LAA Occlusion Devices vs. Medical Therapy in AF

Study Questions:

What is the relative safety and efficacy of left atrial appendage (LAA) occlusion devices as compared to medical therapy in patients with nonvalvular atrial fibrillation (AF)?


A network meta-analysis was performed using 19 randomized controlled trials. These trials either compared warfarin to placebo, antiplatelet therapy, or one of the novel oral anticoagulants (NOACs). Two randomized trials examining the efficacy and safety of LAA occlusion using the Watchman device were also included.


Among 87,831 patients in the 19 studies, 36,645 were assigned to warfarin, 43,314 to NOACs, 6,215 to antiplatelet therapy, 925 to placebo, and 732 were included in the LAA occlusion trials. On direct comparison, there was a mortality benefit with NOACs as compared to warfarin; there was no difference in this outcome between NOACs and LAA occlusion. Warfarin was superior to both antiplatelet therapy and placebo. With respect to thromboembolism, NOAC treatment was superior to warfarin, whereas LAA occlusion was equivalent.
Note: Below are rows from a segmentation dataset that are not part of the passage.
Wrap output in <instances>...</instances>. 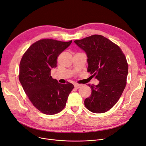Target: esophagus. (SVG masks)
<instances>
[{
  "mask_svg": "<svg viewBox=\"0 0 146 146\" xmlns=\"http://www.w3.org/2000/svg\"><path fill=\"white\" fill-rule=\"evenodd\" d=\"M81 86H82L81 84H74V88H75V89H78V88H80Z\"/></svg>",
  "mask_w": 146,
  "mask_h": 146,
  "instance_id": "obj_1",
  "label": "esophagus"
}]
</instances>
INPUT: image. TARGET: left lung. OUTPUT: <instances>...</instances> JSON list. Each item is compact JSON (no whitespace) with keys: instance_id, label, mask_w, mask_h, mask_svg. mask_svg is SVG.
Returning a JSON list of instances; mask_svg holds the SVG:
<instances>
[{"instance_id":"8db88e82","label":"left lung","mask_w":146,"mask_h":146,"mask_svg":"<svg viewBox=\"0 0 146 146\" xmlns=\"http://www.w3.org/2000/svg\"><path fill=\"white\" fill-rule=\"evenodd\" d=\"M86 52L88 72L100 82L89 84L91 95L84 100L89 111L100 113L107 112L117 103L126 85L128 64L120 48L108 38L93 35L74 41Z\"/></svg>"}]
</instances>
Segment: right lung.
Segmentation results:
<instances>
[{
  "mask_svg": "<svg viewBox=\"0 0 146 146\" xmlns=\"http://www.w3.org/2000/svg\"><path fill=\"white\" fill-rule=\"evenodd\" d=\"M71 43L40 40L21 59L19 81L30 101L43 113L54 115L62 111L74 88L72 83L60 84L51 76V69L57 67L58 56Z\"/></svg>",
  "mask_w": 146,
  "mask_h": 146,
  "instance_id": "add662e5",
  "label": "right lung"
}]
</instances>
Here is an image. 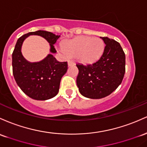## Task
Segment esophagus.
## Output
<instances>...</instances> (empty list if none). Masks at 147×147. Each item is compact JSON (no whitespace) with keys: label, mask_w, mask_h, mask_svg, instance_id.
<instances>
[{"label":"esophagus","mask_w":147,"mask_h":147,"mask_svg":"<svg viewBox=\"0 0 147 147\" xmlns=\"http://www.w3.org/2000/svg\"><path fill=\"white\" fill-rule=\"evenodd\" d=\"M74 62L73 60H68V66H72L74 65Z\"/></svg>","instance_id":"34e87169"}]
</instances>
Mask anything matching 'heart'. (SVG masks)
<instances>
[{
  "instance_id": "1",
  "label": "heart",
  "mask_w": 147,
  "mask_h": 147,
  "mask_svg": "<svg viewBox=\"0 0 147 147\" xmlns=\"http://www.w3.org/2000/svg\"><path fill=\"white\" fill-rule=\"evenodd\" d=\"M67 55L76 57L84 65H92L98 61L104 51V43L98 37L80 36L62 44Z\"/></svg>"
}]
</instances>
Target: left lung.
Instances as JSON below:
<instances>
[{"instance_id": "8db88e82", "label": "left lung", "mask_w": 147, "mask_h": 147, "mask_svg": "<svg viewBox=\"0 0 147 147\" xmlns=\"http://www.w3.org/2000/svg\"><path fill=\"white\" fill-rule=\"evenodd\" d=\"M105 44L103 55L92 65L77 64V86L84 96L93 99L110 95L121 83L124 76L126 57L119 42L100 37Z\"/></svg>"}]
</instances>
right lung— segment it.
Segmentation results:
<instances>
[{
  "instance_id": "obj_1",
  "label": "right lung",
  "mask_w": 147,
  "mask_h": 147,
  "mask_svg": "<svg viewBox=\"0 0 147 147\" xmlns=\"http://www.w3.org/2000/svg\"><path fill=\"white\" fill-rule=\"evenodd\" d=\"M31 34L42 36L49 42L51 52L55 53L53 44L60 36L51 32L38 30L28 32L18 39L12 53V71L21 90L30 98L47 100L57 95L60 80L68 69L67 62H60L51 54L39 62L30 63L23 57L21 48L23 42Z\"/></svg>"
}]
</instances>
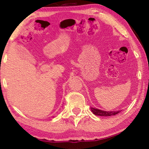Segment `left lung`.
<instances>
[{
	"label": "left lung",
	"mask_w": 149,
	"mask_h": 149,
	"mask_svg": "<svg viewBox=\"0 0 149 149\" xmlns=\"http://www.w3.org/2000/svg\"><path fill=\"white\" fill-rule=\"evenodd\" d=\"M91 111L93 114L97 116H114L120 113L121 111H114V112H107V111H103L99 109H97L95 108H91Z\"/></svg>",
	"instance_id": "8db88e82"
}]
</instances>
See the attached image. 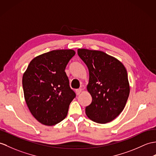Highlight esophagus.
I'll return each instance as SVG.
<instances>
[{
	"mask_svg": "<svg viewBox=\"0 0 156 156\" xmlns=\"http://www.w3.org/2000/svg\"><path fill=\"white\" fill-rule=\"evenodd\" d=\"M76 92L77 95L80 94L81 92H82V88H79V89H77L76 90Z\"/></svg>",
	"mask_w": 156,
	"mask_h": 156,
	"instance_id": "esophagus-1",
	"label": "esophagus"
}]
</instances>
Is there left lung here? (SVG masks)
I'll list each match as a JSON object with an SVG mask.
<instances>
[{"label": "left lung", "instance_id": "8db88e82", "mask_svg": "<svg viewBox=\"0 0 156 156\" xmlns=\"http://www.w3.org/2000/svg\"><path fill=\"white\" fill-rule=\"evenodd\" d=\"M89 70L87 90L92 102L86 114L98 124H106L124 110L129 94L127 70L120 61L100 50L78 49Z\"/></svg>", "mask_w": 156, "mask_h": 156}]
</instances>
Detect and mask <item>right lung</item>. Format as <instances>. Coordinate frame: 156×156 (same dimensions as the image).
<instances>
[{"label":"right lung","instance_id":"add662e5","mask_svg":"<svg viewBox=\"0 0 156 156\" xmlns=\"http://www.w3.org/2000/svg\"><path fill=\"white\" fill-rule=\"evenodd\" d=\"M76 52L54 50L32 59L23 76L24 99L30 113L40 123L51 126L66 117L76 94L65 72Z\"/></svg>","mask_w":156,"mask_h":156}]
</instances>
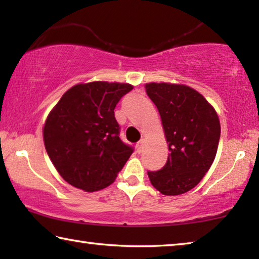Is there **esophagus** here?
<instances>
[{
  "label": "esophagus",
  "instance_id": "esophagus-1",
  "mask_svg": "<svg viewBox=\"0 0 259 259\" xmlns=\"http://www.w3.org/2000/svg\"><path fill=\"white\" fill-rule=\"evenodd\" d=\"M144 143H145V140L142 139V140H140V142L137 143V145H136V148H137V152H138V153H142V152H143Z\"/></svg>",
  "mask_w": 259,
  "mask_h": 259
}]
</instances>
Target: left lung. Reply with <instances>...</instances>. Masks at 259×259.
Segmentation results:
<instances>
[{
	"label": "left lung",
	"instance_id": "obj_1",
	"mask_svg": "<svg viewBox=\"0 0 259 259\" xmlns=\"http://www.w3.org/2000/svg\"><path fill=\"white\" fill-rule=\"evenodd\" d=\"M145 89L160 113L170 151L163 168L148 171V178L163 195L183 194L198 185L216 157L219 117L212 105L188 85L151 82Z\"/></svg>",
	"mask_w": 259,
	"mask_h": 259
}]
</instances>
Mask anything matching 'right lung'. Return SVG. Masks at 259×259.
I'll return each mask as SVG.
<instances>
[{
	"label": "right lung",
	"instance_id": "right-lung-1",
	"mask_svg": "<svg viewBox=\"0 0 259 259\" xmlns=\"http://www.w3.org/2000/svg\"><path fill=\"white\" fill-rule=\"evenodd\" d=\"M134 89L129 83H78L63 95L48 114L43 142L64 181L84 192L103 190L133 154L122 143L114 108Z\"/></svg>",
	"mask_w": 259,
	"mask_h": 259
}]
</instances>
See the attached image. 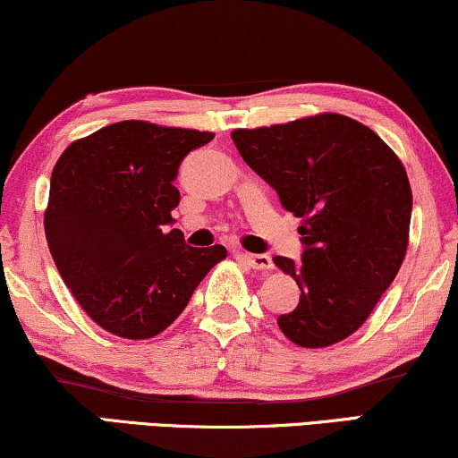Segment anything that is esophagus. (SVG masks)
I'll list each match as a JSON object with an SVG mask.
<instances>
[{"label": "esophagus", "instance_id": "1", "mask_svg": "<svg viewBox=\"0 0 458 458\" xmlns=\"http://www.w3.org/2000/svg\"><path fill=\"white\" fill-rule=\"evenodd\" d=\"M245 262L256 270H272V258L266 256V253H242Z\"/></svg>", "mask_w": 458, "mask_h": 458}]
</instances>
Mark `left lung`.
Here are the masks:
<instances>
[{
	"instance_id": "1",
	"label": "left lung",
	"mask_w": 458,
	"mask_h": 458,
	"mask_svg": "<svg viewBox=\"0 0 458 458\" xmlns=\"http://www.w3.org/2000/svg\"><path fill=\"white\" fill-rule=\"evenodd\" d=\"M233 141L283 209L304 219L302 264L275 258L302 292L276 319L281 332L306 349L340 343L368 319L406 256V169L372 129L340 114L239 129Z\"/></svg>"
}]
</instances>
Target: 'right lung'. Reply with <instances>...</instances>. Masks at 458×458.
Returning a JSON list of instances; mask_svg holds the SVG:
<instances>
[{
	"mask_svg": "<svg viewBox=\"0 0 458 458\" xmlns=\"http://www.w3.org/2000/svg\"><path fill=\"white\" fill-rule=\"evenodd\" d=\"M213 132L124 120L78 139L56 160L44 230L52 259L97 326L129 340L160 334L186 309L225 247L165 233L175 179Z\"/></svg>",
	"mask_w": 458,
	"mask_h": 458,
	"instance_id": "add662e5",
	"label": "right lung"
}]
</instances>
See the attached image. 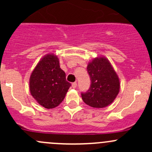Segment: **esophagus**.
Here are the masks:
<instances>
[{
    "label": "esophagus",
    "instance_id": "obj_1",
    "mask_svg": "<svg viewBox=\"0 0 152 152\" xmlns=\"http://www.w3.org/2000/svg\"><path fill=\"white\" fill-rule=\"evenodd\" d=\"M76 86H77V83H76V82H73V83L72 84V87H73V88H76Z\"/></svg>",
    "mask_w": 152,
    "mask_h": 152
}]
</instances>
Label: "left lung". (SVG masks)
<instances>
[{
    "instance_id": "obj_1",
    "label": "left lung",
    "mask_w": 152,
    "mask_h": 152,
    "mask_svg": "<svg viewBox=\"0 0 152 152\" xmlns=\"http://www.w3.org/2000/svg\"><path fill=\"white\" fill-rule=\"evenodd\" d=\"M91 85L82 98L86 104L104 108L111 104L120 90V80L110 61L104 56L93 59L87 65Z\"/></svg>"
}]
</instances>
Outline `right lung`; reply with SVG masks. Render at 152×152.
I'll list each match as a JSON object with an SVG mask.
<instances>
[{
	"mask_svg": "<svg viewBox=\"0 0 152 152\" xmlns=\"http://www.w3.org/2000/svg\"><path fill=\"white\" fill-rule=\"evenodd\" d=\"M70 86L60 68L59 59L53 53H48L40 59L29 79L31 95L46 109L60 104Z\"/></svg>",
	"mask_w": 152,
	"mask_h": 152,
	"instance_id": "1",
	"label": "right lung"
}]
</instances>
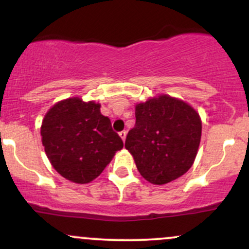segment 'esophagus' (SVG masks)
<instances>
[{
	"instance_id": "obj_1",
	"label": "esophagus",
	"mask_w": 249,
	"mask_h": 249,
	"mask_svg": "<svg viewBox=\"0 0 249 249\" xmlns=\"http://www.w3.org/2000/svg\"><path fill=\"white\" fill-rule=\"evenodd\" d=\"M119 136H121L123 142H125V138H126V131H121V132H119Z\"/></svg>"
}]
</instances>
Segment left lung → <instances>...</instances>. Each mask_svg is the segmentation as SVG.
Returning <instances> with one entry per match:
<instances>
[{
	"instance_id": "left-lung-1",
	"label": "left lung",
	"mask_w": 249,
	"mask_h": 249,
	"mask_svg": "<svg viewBox=\"0 0 249 249\" xmlns=\"http://www.w3.org/2000/svg\"><path fill=\"white\" fill-rule=\"evenodd\" d=\"M201 138V119L187 103L161 95L136 105V125L125 147L142 178L154 185L173 181L190 170Z\"/></svg>"
}]
</instances>
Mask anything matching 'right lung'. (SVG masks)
Wrapping results in <instances>:
<instances>
[{
	"label": "right lung",
	"mask_w": 249,
	"mask_h": 249,
	"mask_svg": "<svg viewBox=\"0 0 249 249\" xmlns=\"http://www.w3.org/2000/svg\"><path fill=\"white\" fill-rule=\"evenodd\" d=\"M41 136L53 168L77 184L96 179L124 146L110 119L101 113V105L78 97L58 102L48 111Z\"/></svg>",
	"instance_id": "1"
}]
</instances>
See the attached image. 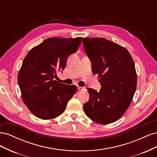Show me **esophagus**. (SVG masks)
Returning <instances> with one entry per match:
<instances>
[{"label":"esophagus","instance_id":"1","mask_svg":"<svg viewBox=\"0 0 157 157\" xmlns=\"http://www.w3.org/2000/svg\"><path fill=\"white\" fill-rule=\"evenodd\" d=\"M77 88H78V90H79V91H81V90H83L84 89V87H82V86H77Z\"/></svg>","mask_w":157,"mask_h":157}]
</instances>
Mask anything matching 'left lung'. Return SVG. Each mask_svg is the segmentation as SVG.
I'll return each instance as SVG.
<instances>
[{"instance_id":"left-lung-1","label":"left lung","mask_w":157,"mask_h":157,"mask_svg":"<svg viewBox=\"0 0 157 157\" xmlns=\"http://www.w3.org/2000/svg\"><path fill=\"white\" fill-rule=\"evenodd\" d=\"M84 51L92 63L93 73L100 77L99 92L87 88L88 101L84 111L99 124L115 122L130 106L137 86L135 65L128 51L102 38H84Z\"/></svg>"}]
</instances>
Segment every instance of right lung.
Here are the masks:
<instances>
[{
	"label": "right lung",
	"instance_id": "right-lung-1",
	"mask_svg": "<svg viewBox=\"0 0 157 157\" xmlns=\"http://www.w3.org/2000/svg\"><path fill=\"white\" fill-rule=\"evenodd\" d=\"M82 39L51 37L25 56L17 82L23 102L36 117L48 120L59 116L77 92L75 85L58 82L54 78L57 71L65 69L69 56L78 50Z\"/></svg>",
	"mask_w": 157,
	"mask_h": 157
}]
</instances>
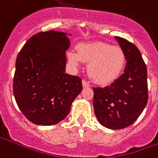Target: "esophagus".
Here are the masks:
<instances>
[{"label":"esophagus","instance_id":"34e87169","mask_svg":"<svg viewBox=\"0 0 158 158\" xmlns=\"http://www.w3.org/2000/svg\"><path fill=\"white\" fill-rule=\"evenodd\" d=\"M82 84H83V87L84 88H87L90 86L89 84L87 81H85V80H83V81H82Z\"/></svg>","mask_w":158,"mask_h":158}]
</instances>
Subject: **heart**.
<instances>
[{
	"instance_id": "heart-1",
	"label": "heart",
	"mask_w": 158,
	"mask_h": 158,
	"mask_svg": "<svg viewBox=\"0 0 158 158\" xmlns=\"http://www.w3.org/2000/svg\"><path fill=\"white\" fill-rule=\"evenodd\" d=\"M67 59L71 65L79 67L89 62L87 72L93 81L99 84H108L115 81L122 74L126 64V55L121 47L103 42L81 44L77 52L70 50Z\"/></svg>"
}]
</instances>
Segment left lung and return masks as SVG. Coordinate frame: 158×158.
Returning a JSON list of instances; mask_svg holds the SVG:
<instances>
[{
  "instance_id": "1",
  "label": "left lung",
  "mask_w": 158,
  "mask_h": 158,
  "mask_svg": "<svg viewBox=\"0 0 158 158\" xmlns=\"http://www.w3.org/2000/svg\"><path fill=\"white\" fill-rule=\"evenodd\" d=\"M115 40L125 52L123 74L110 85L94 88L95 116L103 127L122 129L132 124L143 113L148 99V72L138 48L121 37Z\"/></svg>"
}]
</instances>
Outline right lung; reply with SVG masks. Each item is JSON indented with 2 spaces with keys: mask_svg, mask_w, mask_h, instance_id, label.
Wrapping results in <instances>:
<instances>
[{
  "mask_svg": "<svg viewBox=\"0 0 158 158\" xmlns=\"http://www.w3.org/2000/svg\"><path fill=\"white\" fill-rule=\"evenodd\" d=\"M69 46L67 33L45 31L31 37L18 54L13 93L20 111L35 124L62 121L83 89L79 77L65 73Z\"/></svg>",
  "mask_w": 158,
  "mask_h": 158,
  "instance_id": "add662e5",
  "label": "right lung"
}]
</instances>
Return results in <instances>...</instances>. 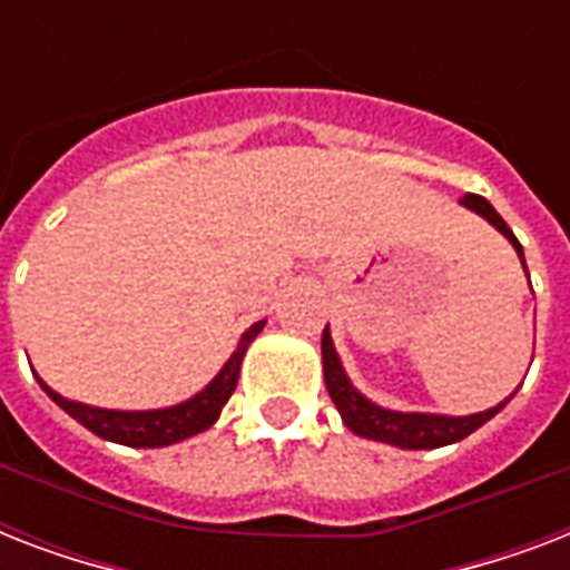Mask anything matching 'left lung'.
I'll use <instances>...</instances> for the list:
<instances>
[{"mask_svg": "<svg viewBox=\"0 0 570 570\" xmlns=\"http://www.w3.org/2000/svg\"><path fill=\"white\" fill-rule=\"evenodd\" d=\"M459 204L468 206L470 213L482 215L491 227H497V230L503 233L505 239L512 242V248L518 250L523 272H527V259H523L521 242L514 239L512 227L500 218V213H497L494 206L479 195H464ZM527 277H530V272H527ZM322 373H325V387H328L331 399H334V405H337L340 416H343V423H346L355 434H361V438L390 443V446H399V450H438V446H450V443L464 441L468 434L476 432L479 425H485L491 416L500 414V411L509 405V399L518 393V390H514L512 396H505L500 405L468 416L425 414V411H390V407L375 405L373 399H366L364 393L352 384V379H348L346 370H343V361H340L337 348H334L328 325L322 331Z\"/></svg>", "mask_w": 570, "mask_h": 570, "instance_id": "left-lung-1", "label": "left lung"}]
</instances>
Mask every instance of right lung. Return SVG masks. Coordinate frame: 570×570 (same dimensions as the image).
I'll list each match as a JSON object with an SVG mask.
<instances>
[{
    "instance_id": "add662e5",
    "label": "right lung",
    "mask_w": 570,
    "mask_h": 570,
    "mask_svg": "<svg viewBox=\"0 0 570 570\" xmlns=\"http://www.w3.org/2000/svg\"><path fill=\"white\" fill-rule=\"evenodd\" d=\"M263 325H266V320L254 322V325L242 334L236 348H233V355L227 357V364L218 370V375H215L200 393H195L191 399L177 402V405L171 407H154V411H115V407L85 405V402H73V399L56 393V390L49 387L43 379H38V375H35V379H38L40 390H43L61 411H67L76 423H82L88 432H94L97 438H102V441L124 443V446H138V450L171 446V443L186 441L191 434L206 432V429L218 420L222 407L227 405V399H230L233 390H236L242 357H245L248 346L254 343V337L263 331Z\"/></svg>"
}]
</instances>
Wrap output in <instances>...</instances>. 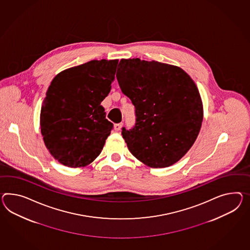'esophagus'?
Here are the masks:
<instances>
[{"label":"esophagus","instance_id":"34e87169","mask_svg":"<svg viewBox=\"0 0 250 250\" xmlns=\"http://www.w3.org/2000/svg\"><path fill=\"white\" fill-rule=\"evenodd\" d=\"M122 127L123 123H119V124H116V125H115V130H116V131H120Z\"/></svg>","mask_w":250,"mask_h":250}]
</instances>
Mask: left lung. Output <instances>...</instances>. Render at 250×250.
Wrapping results in <instances>:
<instances>
[{
	"instance_id": "left-lung-1",
	"label": "left lung",
	"mask_w": 250,
	"mask_h": 250,
	"mask_svg": "<svg viewBox=\"0 0 250 250\" xmlns=\"http://www.w3.org/2000/svg\"><path fill=\"white\" fill-rule=\"evenodd\" d=\"M116 79L135 107V125L122 128L135 158L152 168H165L186 154L203 119L201 95L181 67L158 61L122 59Z\"/></svg>"
}]
</instances>
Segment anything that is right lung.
<instances>
[{"mask_svg":"<svg viewBox=\"0 0 250 250\" xmlns=\"http://www.w3.org/2000/svg\"><path fill=\"white\" fill-rule=\"evenodd\" d=\"M118 60L86 62L58 74L41 111V132L50 154L67 167H85L98 157L113 124L101 102L109 94Z\"/></svg>","mask_w":250,"mask_h":250,"instance_id":"1","label":"right lung"}]
</instances>
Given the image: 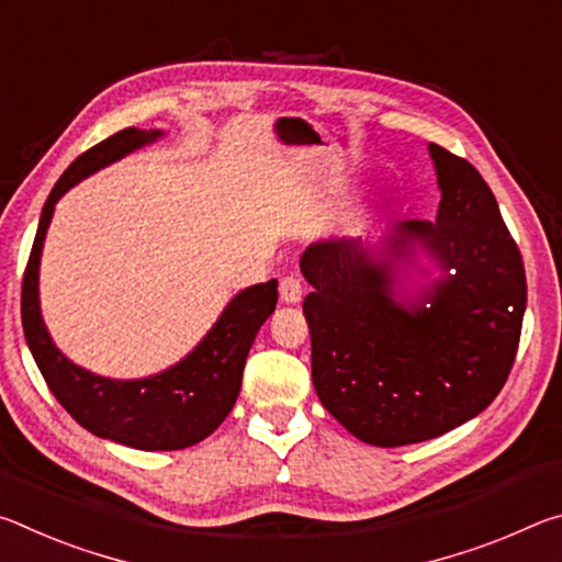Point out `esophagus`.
<instances>
[{
	"mask_svg": "<svg viewBox=\"0 0 562 562\" xmlns=\"http://www.w3.org/2000/svg\"><path fill=\"white\" fill-rule=\"evenodd\" d=\"M302 297H304V288H302V282H300V278H282L280 280V300L284 302V304H297V302H302Z\"/></svg>",
	"mask_w": 562,
	"mask_h": 562,
	"instance_id": "34e87169",
	"label": "esophagus"
}]
</instances>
On indirect comparison, LAA occlusion was associated with a lower risk of mortality as compared to placebo or antiplatelet therapy, but was not different than that associated with NOACs. In terms of thromboembolism, LAA occlusion was superior to placebo and antiplatelet therapy, but again was not different than NOACs. There was less bleeding in the NOAC group as compared to warfarin; there was no significant difference between warfarin and LAA occlusion. The risk of gastrointestinal (GI) bleeding was higher in patients taking NOAC as compared to warfarin. There was no difference in major bleeding between LAA occlusion and placebo, antiplatelet therapy, or NOAC therapy. There was less GI bleeding associated with LAA occlusion versus NOACs.


The authors concluded that LAA occlusion is associated with a lower risk of mortality and thromboembolism as compared to placebo or antiplatelet therapy, and is equivalent to NOAC therapy.


In the absence of direct comparisons between LAA occlusion and NOACs, the authors performed a network meta-analysis in an attempt to make indirect comparisons. The findings support the efficacy and safety profile of LAA devices. Obviously, these findings should be interpreted with caution since they were not drawn from randomized controlled trials.